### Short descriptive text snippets
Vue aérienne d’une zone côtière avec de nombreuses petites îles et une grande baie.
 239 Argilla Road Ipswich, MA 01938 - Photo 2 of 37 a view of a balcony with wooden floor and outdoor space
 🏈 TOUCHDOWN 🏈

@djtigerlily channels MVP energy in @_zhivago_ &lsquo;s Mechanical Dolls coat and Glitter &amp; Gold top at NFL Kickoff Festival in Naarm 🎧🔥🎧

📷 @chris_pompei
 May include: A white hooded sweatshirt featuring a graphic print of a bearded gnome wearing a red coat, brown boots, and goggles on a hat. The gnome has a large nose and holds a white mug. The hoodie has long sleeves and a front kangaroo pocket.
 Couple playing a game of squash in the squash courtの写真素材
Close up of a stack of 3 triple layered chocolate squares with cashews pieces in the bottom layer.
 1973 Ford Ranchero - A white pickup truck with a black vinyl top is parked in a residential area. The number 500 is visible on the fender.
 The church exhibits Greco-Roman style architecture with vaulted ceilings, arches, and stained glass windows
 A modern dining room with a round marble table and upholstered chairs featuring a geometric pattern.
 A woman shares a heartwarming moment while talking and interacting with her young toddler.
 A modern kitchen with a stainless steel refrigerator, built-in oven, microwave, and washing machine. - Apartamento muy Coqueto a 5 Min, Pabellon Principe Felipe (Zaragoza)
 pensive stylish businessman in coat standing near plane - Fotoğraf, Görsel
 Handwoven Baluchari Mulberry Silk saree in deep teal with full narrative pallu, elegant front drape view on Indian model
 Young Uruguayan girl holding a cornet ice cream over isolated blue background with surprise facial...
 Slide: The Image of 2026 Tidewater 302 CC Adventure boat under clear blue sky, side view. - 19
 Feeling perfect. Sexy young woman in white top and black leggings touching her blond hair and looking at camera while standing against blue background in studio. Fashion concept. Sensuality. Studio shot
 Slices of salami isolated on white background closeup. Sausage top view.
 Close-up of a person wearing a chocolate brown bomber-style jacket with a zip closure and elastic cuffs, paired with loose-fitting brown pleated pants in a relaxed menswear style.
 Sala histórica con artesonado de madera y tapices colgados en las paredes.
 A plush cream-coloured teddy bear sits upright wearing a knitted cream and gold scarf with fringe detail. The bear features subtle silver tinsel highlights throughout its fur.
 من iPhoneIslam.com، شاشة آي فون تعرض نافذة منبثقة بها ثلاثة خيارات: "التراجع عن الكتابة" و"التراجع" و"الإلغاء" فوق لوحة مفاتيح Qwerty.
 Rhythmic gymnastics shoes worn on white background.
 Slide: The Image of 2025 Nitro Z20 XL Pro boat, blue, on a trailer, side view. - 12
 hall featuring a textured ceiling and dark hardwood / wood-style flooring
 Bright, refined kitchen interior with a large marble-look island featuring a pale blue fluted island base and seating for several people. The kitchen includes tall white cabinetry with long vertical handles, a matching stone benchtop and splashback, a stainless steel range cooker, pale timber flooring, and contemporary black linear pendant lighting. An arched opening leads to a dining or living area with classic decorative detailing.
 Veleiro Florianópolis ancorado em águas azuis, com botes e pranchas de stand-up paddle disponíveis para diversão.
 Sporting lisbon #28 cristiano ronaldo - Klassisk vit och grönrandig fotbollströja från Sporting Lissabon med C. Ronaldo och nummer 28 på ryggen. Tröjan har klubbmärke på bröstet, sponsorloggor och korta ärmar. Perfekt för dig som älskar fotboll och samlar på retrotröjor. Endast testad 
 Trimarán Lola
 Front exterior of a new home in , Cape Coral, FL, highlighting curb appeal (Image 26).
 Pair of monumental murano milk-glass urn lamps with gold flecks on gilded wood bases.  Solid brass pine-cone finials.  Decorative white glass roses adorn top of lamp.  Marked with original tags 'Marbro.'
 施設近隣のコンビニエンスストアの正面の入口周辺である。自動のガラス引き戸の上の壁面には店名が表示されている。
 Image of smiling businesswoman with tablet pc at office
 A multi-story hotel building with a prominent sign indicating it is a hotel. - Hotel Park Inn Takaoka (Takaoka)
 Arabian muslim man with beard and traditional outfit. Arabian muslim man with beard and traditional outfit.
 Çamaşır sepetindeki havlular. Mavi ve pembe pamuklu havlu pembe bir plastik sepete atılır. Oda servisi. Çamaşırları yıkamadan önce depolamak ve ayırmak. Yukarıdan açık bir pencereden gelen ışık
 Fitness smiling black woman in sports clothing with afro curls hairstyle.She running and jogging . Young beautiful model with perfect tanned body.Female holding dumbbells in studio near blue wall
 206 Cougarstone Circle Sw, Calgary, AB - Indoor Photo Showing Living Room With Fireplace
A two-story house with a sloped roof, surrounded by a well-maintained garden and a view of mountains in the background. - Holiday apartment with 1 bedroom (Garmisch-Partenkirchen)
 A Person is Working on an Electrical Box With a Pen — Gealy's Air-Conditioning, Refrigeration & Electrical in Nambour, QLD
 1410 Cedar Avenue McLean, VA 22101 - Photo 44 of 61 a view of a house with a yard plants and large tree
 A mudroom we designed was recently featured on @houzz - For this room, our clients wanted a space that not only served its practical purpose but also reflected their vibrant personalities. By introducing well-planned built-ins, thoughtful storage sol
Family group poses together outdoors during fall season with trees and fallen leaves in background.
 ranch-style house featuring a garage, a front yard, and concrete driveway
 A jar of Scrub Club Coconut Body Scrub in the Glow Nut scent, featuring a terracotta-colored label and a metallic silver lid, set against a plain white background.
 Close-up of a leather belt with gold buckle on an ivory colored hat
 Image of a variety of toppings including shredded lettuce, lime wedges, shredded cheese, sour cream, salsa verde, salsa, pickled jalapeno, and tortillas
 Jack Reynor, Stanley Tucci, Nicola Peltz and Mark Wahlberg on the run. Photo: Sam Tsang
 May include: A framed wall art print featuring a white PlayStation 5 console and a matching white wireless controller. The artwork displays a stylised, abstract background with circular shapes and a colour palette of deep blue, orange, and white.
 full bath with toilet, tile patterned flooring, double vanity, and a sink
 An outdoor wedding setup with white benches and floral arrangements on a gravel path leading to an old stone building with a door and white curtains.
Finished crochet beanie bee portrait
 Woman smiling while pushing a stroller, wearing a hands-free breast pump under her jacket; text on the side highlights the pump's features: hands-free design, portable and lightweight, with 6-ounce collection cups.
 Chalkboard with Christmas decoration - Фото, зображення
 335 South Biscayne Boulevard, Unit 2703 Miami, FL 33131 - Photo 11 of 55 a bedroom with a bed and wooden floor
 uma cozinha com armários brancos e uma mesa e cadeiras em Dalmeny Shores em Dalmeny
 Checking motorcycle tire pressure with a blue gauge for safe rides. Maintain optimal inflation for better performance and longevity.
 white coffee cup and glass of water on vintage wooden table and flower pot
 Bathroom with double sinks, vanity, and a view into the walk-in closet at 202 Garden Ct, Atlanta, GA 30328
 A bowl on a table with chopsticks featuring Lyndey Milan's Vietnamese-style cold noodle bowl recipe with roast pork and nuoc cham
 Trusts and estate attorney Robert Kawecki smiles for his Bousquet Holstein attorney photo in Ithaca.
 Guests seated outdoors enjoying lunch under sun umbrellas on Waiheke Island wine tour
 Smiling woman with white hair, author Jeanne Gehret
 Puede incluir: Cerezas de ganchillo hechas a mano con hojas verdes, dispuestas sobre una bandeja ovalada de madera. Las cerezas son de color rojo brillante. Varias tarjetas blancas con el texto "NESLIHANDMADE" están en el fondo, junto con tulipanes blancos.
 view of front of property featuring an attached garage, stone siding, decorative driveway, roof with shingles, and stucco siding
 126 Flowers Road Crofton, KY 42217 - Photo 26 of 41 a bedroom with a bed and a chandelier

### TASK BRIEF
From the records above, transcribe exactly the run of lines that opens with the line holding "ranch-style house featuring" and closes with the line holding "Image of a variety", both included.

### RESPONSE FOR THIS EXERCISE
 ranch-style house featuring a garage, a front yard, and concrete driveway
 A jar of Scrub Club Coconut Body Scrub in the Glow Nut scent, featuring a terracotta-colored label and a metallic silver lid, set against a plain white background.
 Close-up of a leather belt with gold buckle on an ivory colored hat
 Image of a variety of toppings including shredded lettuce, lime wedges, shredded cheese, sour cream, salsa verde, salsa, pickled jalapeno, and tortillas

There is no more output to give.